• Travail demandé:
1. Répondez aux questions suivantes d'après le résumé de la décision arbitrale :
(a) Quelle est la durée de la suspension imposée au président du Syndicat ?
(b) Quel arbitre a rendu la décision ?
(c) De quel syndicat l'intéressé est-il président ?
2. Dans le résumé de la décision arbitrale, pour quel motif le président du Syndicat a-t-il été suspendu ? Expliquez-le en une à trois phrases, s'il vous plaît.
3. Reprenez le résumé de la décision arbitrale sur le harcèlement sexuel à la suite de sa dernière phrase.
----- Texte extrait
Harcèlement sexuel commis par un président de syndicat dans le cadre d’activités syndicales ; suspension de trois mois maintenue
Résumé : L’arbitre a confirmé la suspension de trois mois imposée au président d’un syndicat pour avoir harcelé sexuellement plusieurs femmes, et ce, à répétition pendant plusieurs années. Par ailleurs, le Tribunal est d’avis que l’employeur ne s’est pas immiscé dans les activités du syndicat en enquêtant puis en sanctionnant les conduites dérogatoires survenues lors d’évènements syndicaux.
Dans l’affaire Centre intégré de santé et de services sociaux de la Gaspésie[1], l’arbitre Me Dominique-Anne Roy, a confirmé la suspension de trois mois imposée au président du Syndicat du personnel de bureau du CISSS de la Gaspésie, ci-après le « Syndicat » pour avoir harcelé sexuellement plusieurs femmes, et ce, à répétition pendant plusieurs années. L’arbitre conclut également que l’employeur ne s’est pas immiscé dans les activités du Syndicat en enquêtant puis en sanctionnant les conduites dérogatoires survenues lors d’évènements syndicaux.
----------
----- Données fournies
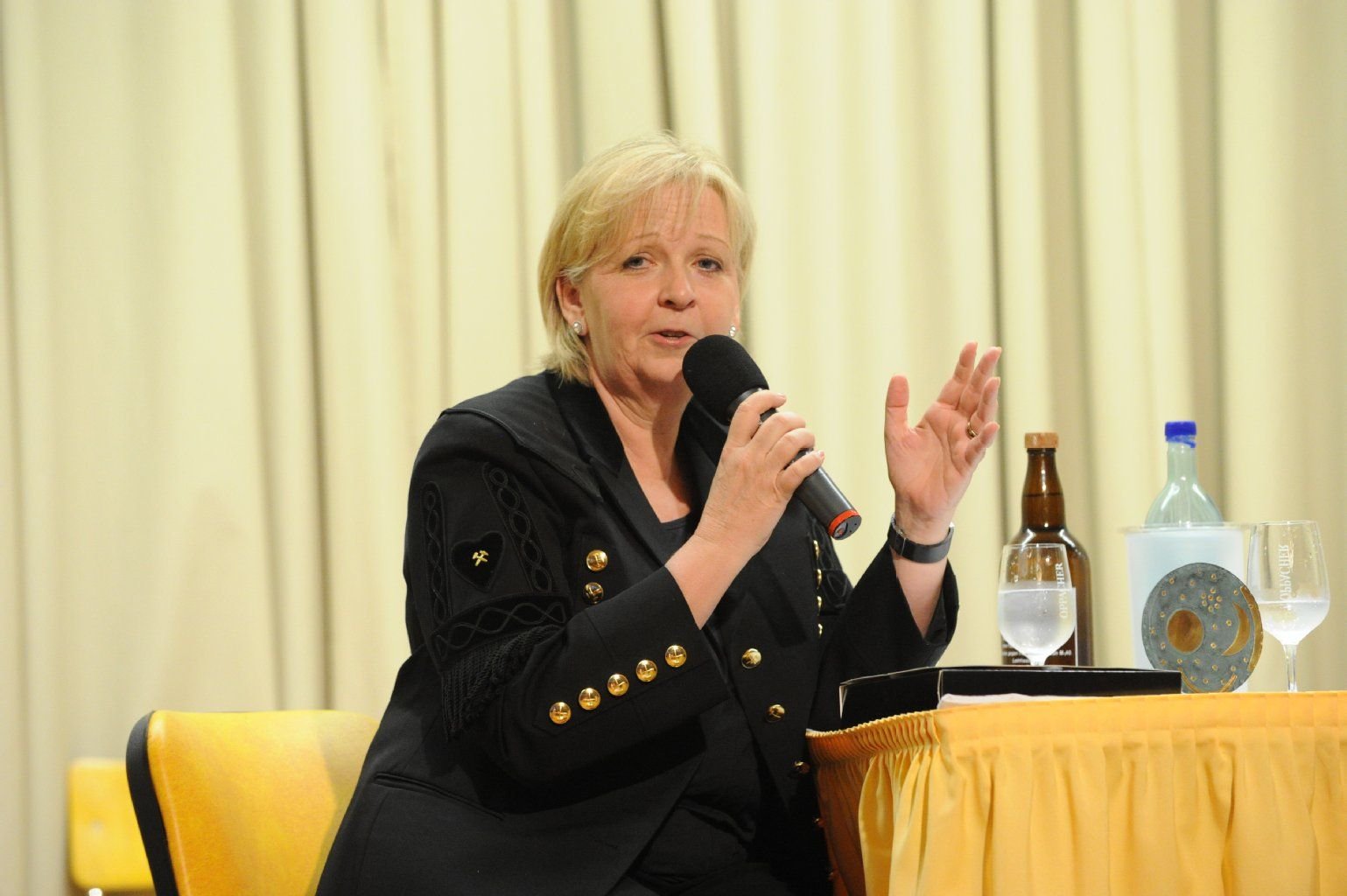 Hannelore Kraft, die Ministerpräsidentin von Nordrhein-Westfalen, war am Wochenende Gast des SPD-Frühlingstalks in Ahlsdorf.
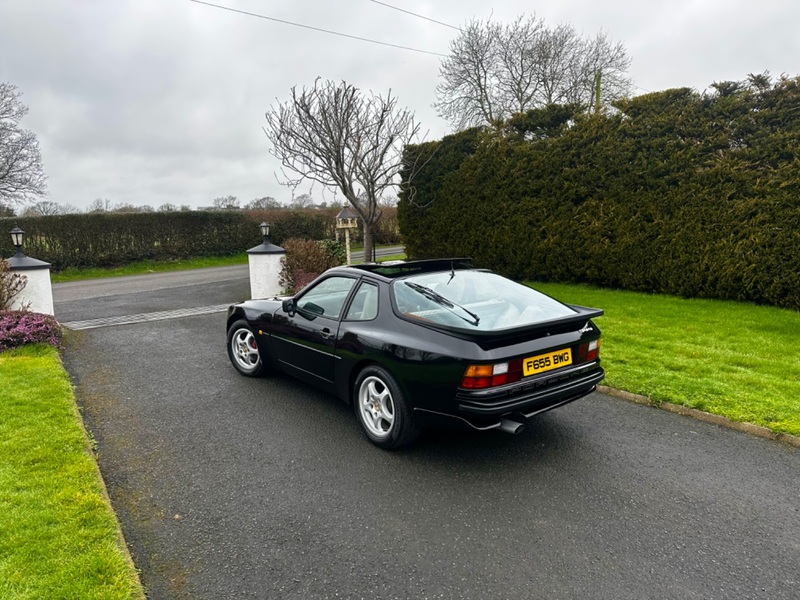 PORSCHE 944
----------
----- Données fournies
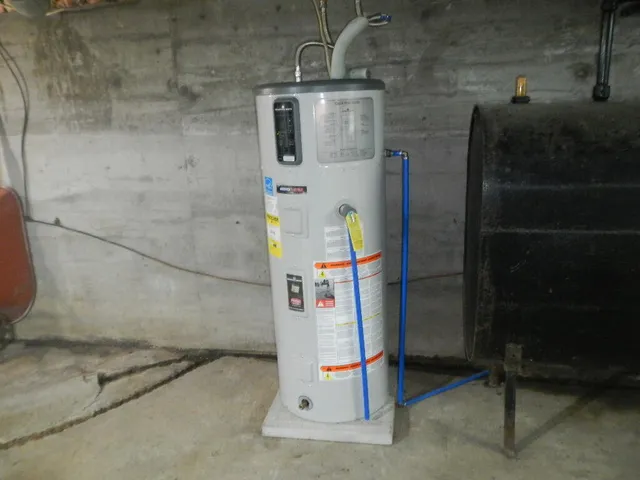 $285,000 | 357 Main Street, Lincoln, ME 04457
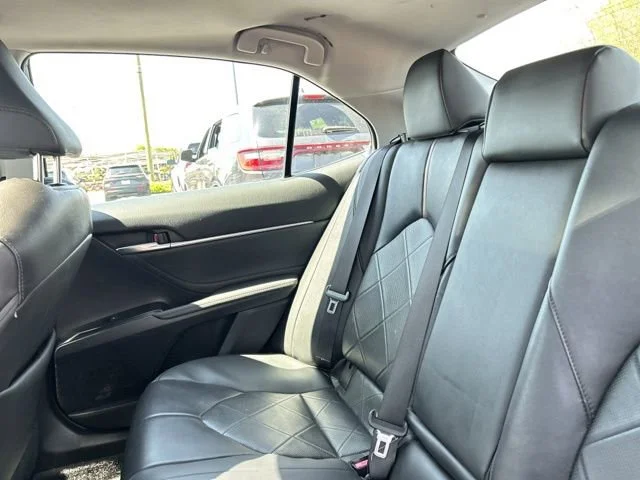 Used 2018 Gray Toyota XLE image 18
----------
• Réponses:
1.
(a) Trois mois.
(b) Me Dominique-Anne Roy.
(c) Du Syndicat du personnel de bureau du CISSS de la Gaspésie.

2. Le président du Syndicat a été suspendu pour avoir harcelé sexuellement plusieurs femmes. Ces gestes se sont répétés pendant plusieurs années.

3.
I. Contexte factuel
Le plaignant est embauché comme technicien informatique par le Centre jeunesse de la Gaspésie des Îles en 2004 et travaille au Pavillon Cantin, à Gaspé. À compter de la fusion des établissements de santé en 2015, son employeur devient le CISSS de la Gaspésie, ci-après l’« Employeur ». Ses activités couvrent l’ensemble de la péninsule gaspésienne et englobent quatre réseaux locaux de services situés à Chandler, Gaspé, Sainte-Anne-des-Monts et Maria. Les centres jeunesse y sont intégrés.
Dès 2007, le plaignant occupe plusieurs fonctions au sein de l’exécutif syndical, composé majoritairement de femmes. En mars 2017, le Syndicat est formé pour représenter environ 450 membres, 600 au jour de l’audience. Le plaignant en devient par la suite le président.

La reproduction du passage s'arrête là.